--- START ---

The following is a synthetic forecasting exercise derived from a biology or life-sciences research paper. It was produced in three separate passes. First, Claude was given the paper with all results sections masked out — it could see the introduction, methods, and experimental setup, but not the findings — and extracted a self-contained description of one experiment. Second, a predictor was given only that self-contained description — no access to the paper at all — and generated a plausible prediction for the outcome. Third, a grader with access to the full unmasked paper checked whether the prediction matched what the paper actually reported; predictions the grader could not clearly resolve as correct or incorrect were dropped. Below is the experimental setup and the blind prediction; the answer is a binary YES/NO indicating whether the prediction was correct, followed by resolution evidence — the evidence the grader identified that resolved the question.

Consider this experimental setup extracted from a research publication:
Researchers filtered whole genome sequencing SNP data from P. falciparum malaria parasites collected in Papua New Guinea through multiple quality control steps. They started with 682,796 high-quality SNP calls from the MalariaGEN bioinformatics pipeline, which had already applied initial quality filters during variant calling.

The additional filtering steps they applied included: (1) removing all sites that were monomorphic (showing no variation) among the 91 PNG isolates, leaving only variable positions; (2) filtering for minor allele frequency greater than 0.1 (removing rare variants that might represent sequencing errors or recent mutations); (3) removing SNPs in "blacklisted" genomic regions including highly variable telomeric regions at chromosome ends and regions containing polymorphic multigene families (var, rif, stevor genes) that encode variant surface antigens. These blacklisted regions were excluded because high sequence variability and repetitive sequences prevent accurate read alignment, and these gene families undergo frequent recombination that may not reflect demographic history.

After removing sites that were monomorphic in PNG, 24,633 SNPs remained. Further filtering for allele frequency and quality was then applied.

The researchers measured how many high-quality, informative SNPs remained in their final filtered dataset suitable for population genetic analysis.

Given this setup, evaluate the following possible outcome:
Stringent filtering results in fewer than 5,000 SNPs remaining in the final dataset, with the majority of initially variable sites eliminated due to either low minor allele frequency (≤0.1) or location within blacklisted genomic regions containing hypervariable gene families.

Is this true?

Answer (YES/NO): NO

--- END ---
--- START ---

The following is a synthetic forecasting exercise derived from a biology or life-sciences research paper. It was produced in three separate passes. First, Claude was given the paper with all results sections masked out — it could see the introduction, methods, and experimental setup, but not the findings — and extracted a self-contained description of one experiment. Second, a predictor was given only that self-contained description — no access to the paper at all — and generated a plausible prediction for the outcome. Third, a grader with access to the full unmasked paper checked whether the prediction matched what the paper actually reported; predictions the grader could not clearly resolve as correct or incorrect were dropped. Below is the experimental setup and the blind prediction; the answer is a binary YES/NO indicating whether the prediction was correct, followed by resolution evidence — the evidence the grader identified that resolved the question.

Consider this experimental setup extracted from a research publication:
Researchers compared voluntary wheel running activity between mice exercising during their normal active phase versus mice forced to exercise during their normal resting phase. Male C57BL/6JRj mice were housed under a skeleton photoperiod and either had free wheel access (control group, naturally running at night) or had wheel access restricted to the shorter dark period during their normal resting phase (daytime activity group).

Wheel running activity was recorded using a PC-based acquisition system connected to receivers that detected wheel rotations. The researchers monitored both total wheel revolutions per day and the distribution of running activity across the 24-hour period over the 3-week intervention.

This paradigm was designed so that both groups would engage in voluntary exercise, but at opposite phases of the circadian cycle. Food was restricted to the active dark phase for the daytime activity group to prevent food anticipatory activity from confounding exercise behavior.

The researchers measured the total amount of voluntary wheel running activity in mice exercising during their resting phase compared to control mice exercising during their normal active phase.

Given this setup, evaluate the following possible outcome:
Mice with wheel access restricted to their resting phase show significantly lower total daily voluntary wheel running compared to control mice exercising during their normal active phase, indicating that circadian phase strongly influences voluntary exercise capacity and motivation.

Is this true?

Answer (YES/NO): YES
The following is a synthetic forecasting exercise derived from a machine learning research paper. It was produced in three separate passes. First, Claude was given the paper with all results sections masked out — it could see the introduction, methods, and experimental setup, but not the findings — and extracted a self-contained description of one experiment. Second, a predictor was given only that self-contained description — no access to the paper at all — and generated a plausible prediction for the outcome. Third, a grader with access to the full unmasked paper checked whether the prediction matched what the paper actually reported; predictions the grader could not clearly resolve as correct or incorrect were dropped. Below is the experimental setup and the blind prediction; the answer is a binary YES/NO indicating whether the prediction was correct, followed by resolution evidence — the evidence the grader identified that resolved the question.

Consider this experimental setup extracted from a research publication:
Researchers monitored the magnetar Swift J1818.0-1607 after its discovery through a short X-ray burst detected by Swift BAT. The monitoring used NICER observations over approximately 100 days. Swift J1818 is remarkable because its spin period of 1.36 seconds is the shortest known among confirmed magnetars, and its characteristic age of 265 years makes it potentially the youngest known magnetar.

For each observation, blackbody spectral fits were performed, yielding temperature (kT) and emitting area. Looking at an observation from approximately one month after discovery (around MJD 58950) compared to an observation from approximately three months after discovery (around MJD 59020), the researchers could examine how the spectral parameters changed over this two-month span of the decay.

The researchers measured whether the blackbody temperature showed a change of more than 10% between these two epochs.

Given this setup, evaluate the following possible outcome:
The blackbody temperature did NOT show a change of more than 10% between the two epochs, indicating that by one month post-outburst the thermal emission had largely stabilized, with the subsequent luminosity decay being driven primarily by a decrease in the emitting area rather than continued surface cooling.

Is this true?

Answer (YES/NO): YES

--- END ---

### WORK INSTRUCTIONS
In the records above, find every line with the word "remained" and copy it.

### OUTPUT BELOW
After removing sites that were monomorphic in PNG, 24,633 SNPs remained. Further filtering for allele frequency and quality was then applied.
The researchers measured how many high-quality, informative SNPs remained in their final filtered dataset suitable for population genetic analysis.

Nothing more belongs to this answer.